======== EXTRAIT ========
Les manifestations des bonnets rouges bretons sont la première expression publique d’une colère sourde qui monte dans toute la France. A cette colère, les responsables politiques ne peuvent répondre. Le moment est venu de changer de trajectoire d’ensemble. Chacun d’entre nous doit mesurer l’effet de ce qu’il va faire ou non pour sa région, son pays et l’humanité entière.
Regardons d’abord la racine du mal. Il s’agit d’un cancer financier qui étend ses métastases. La bulle mondiale des produits financiers dérivés est de l’ordre de 700 000 milliards de dollars. Face à cela, le Produit intérieur brut du monde est dix fois inférieur et le renflouement d’un système en perdition a coûté 7000 milliards de dollars (depuis 2008, 4000 milliards d’allègements quantitatifs aux Etats-Unis, 1200 milliards au Royaume-Uni et 2000 milliards au sein de l’Union européenne). Comme ce « bail out » — un renflouement de l’extérieur au détriment des contribuables soumis à ponction et des citoyens livrés à l’austérité – ne suffit pas, le plan est désormais de saisir d’une façon ou d’une autre les dépôts des clients des banques. Depuis qu’on a traité le cobaye chypriote, on appelle ça le « bail in ». Environ 7000 autres milliards pourraient être ainsi mobilisés. En imposant une austérité si draconienne que les moyens de manipulation de nos démocraties dévoyées n’y suffiraient plus. Nous rentrerions alors dans la phase policière que le rapport du 28 mai de la banque JP Morgan de Londres décrit comme une mise en sourdine des Constitutions démocratiques, rédigées « au lendemain de la victoire remportée par les peuples libres sur les régimes qui ont tenté d’asservir et de dégrader la personne humaine ». Refuser de voir que nous en sommes arrivés là revient à collaborer avec une oligarchie financière de plus en plus prédatrice et qui prévoit une dépopulation forcée.
Le peuple est conscient de la situation. Il rejette les médias et les politiques qui la lui cachent. Seules 22 % des personnes interrogées leur font encore confiance. Le moral des Français a brutalement chuté en novembre : 72 % se déclarent pessimistes pour l’avenir du pays, une hausse de dix points par rapport au mois dernier. Selon un sondage IFOP pour Ouest France, les Français sont 76 % à juger certaine ou probable une explosion sociale. Environ 11 milliards d’euros manquent dans les recettes fiscales fin 2013, « en raison de la dégradation du contexte macroéconomique ». C’est dit en langue de bois mais c’est dit.
======== DONNÉES FOURNIES ========
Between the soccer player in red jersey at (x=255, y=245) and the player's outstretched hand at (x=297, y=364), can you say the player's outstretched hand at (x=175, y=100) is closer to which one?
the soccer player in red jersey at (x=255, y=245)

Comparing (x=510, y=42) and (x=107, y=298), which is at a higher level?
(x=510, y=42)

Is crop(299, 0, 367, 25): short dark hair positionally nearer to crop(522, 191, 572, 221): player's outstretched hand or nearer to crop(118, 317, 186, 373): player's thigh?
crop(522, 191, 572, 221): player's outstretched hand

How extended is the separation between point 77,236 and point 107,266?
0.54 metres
========
======== DONNÉES FOURNIES ========
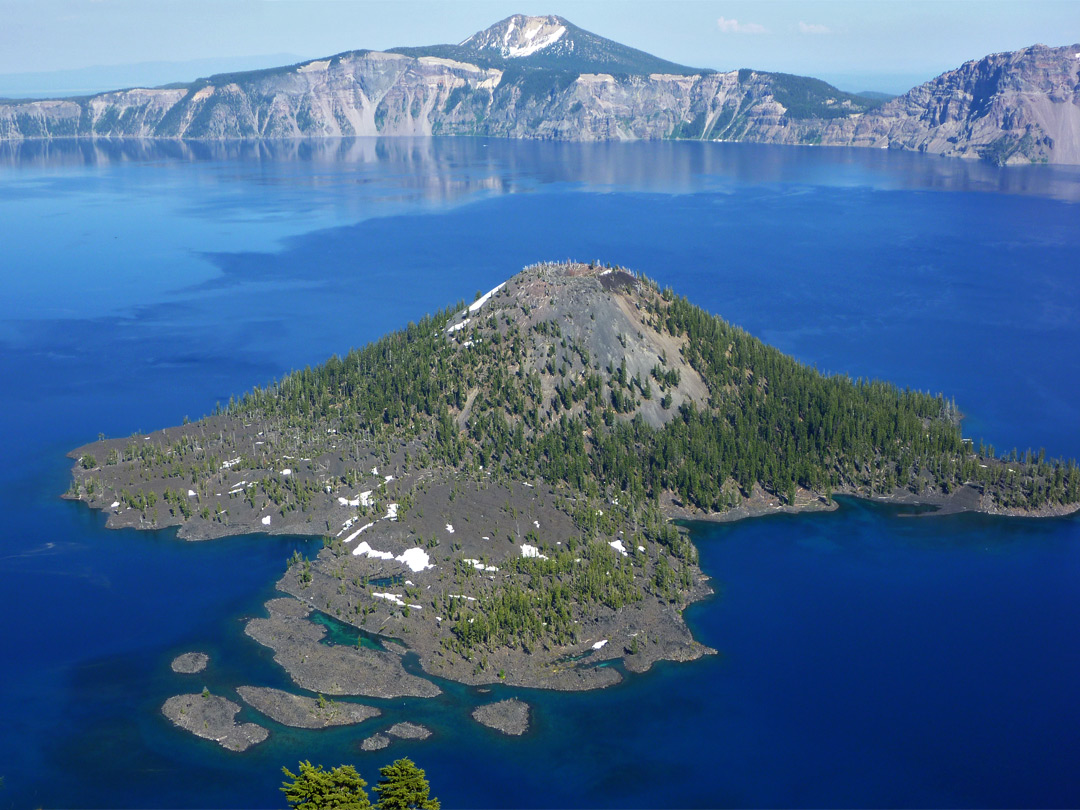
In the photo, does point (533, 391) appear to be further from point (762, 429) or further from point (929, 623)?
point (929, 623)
========
======== DONNÉES FOURNIES ========
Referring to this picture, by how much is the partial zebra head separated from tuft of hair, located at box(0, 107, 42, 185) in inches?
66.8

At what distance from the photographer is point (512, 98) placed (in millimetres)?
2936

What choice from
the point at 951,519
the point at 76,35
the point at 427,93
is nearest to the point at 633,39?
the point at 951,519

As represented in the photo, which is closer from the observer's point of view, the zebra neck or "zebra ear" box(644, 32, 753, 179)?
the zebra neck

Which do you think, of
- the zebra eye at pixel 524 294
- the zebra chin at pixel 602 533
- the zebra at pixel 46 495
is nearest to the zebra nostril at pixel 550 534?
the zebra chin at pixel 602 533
========
• _CONSIGNE_:
Rédigez la suite de l'extrait sur la colère sociale et la crise financière en partant de sa dernière phrase. Les données n'ont aucun lien avec l'extrait.

• _RÉPONSE RÉDIGÉE_:
A « gauche », Guillaume Bachelay et Karine Berger exultent en affirmant que « l’inversion de la courbe du chômage est un signe d’espoir pour le pays… C’est la force du volontarisme déployé par le Président de la République ». Les statistiques ont elles-mêmes répondu : le nombre de demandeurs d’emploi sans aucune activité (catégorie A) a bien diminué de près de 20 000, mais les catégories B et C ont explosé, avec 60 000 inscrits supplémentaires. Les deux tiers des nouveaux contrats signés sont des CDD de moins d’un mois ! Le reste consiste en ce traitement social du chômage hier dénoncé par ceux qui s’y livrent aujourd’hui. Les agents de Pôle Emploi doivent suivre entre 100 et 200 dossiers chacun.
A droite, Hervé Mariton veut plafonner les dépenses publiques dans la Constitution. D’autres dénoncent le coût trop élevé du travail. Le Figaro surenchérit en appelant à « l’union nationale » pour « réduire massivement la fiscalité et les finances, revoir de fond en comble l’Etat providence… ». C’est le retour des politiques de Laval et de Brüning des années trente du XXe Siècle.
Le dieu des finances rend fous ceux qu’il veut perdre. Notre mission est au contraire de diriger la colère contre les vrais coupables et d’inspirer un projet pour le salut commun.
L’édito de Jacques Cheminade est publié tous les 15 jours dans le journal Nouvelle Solidarité.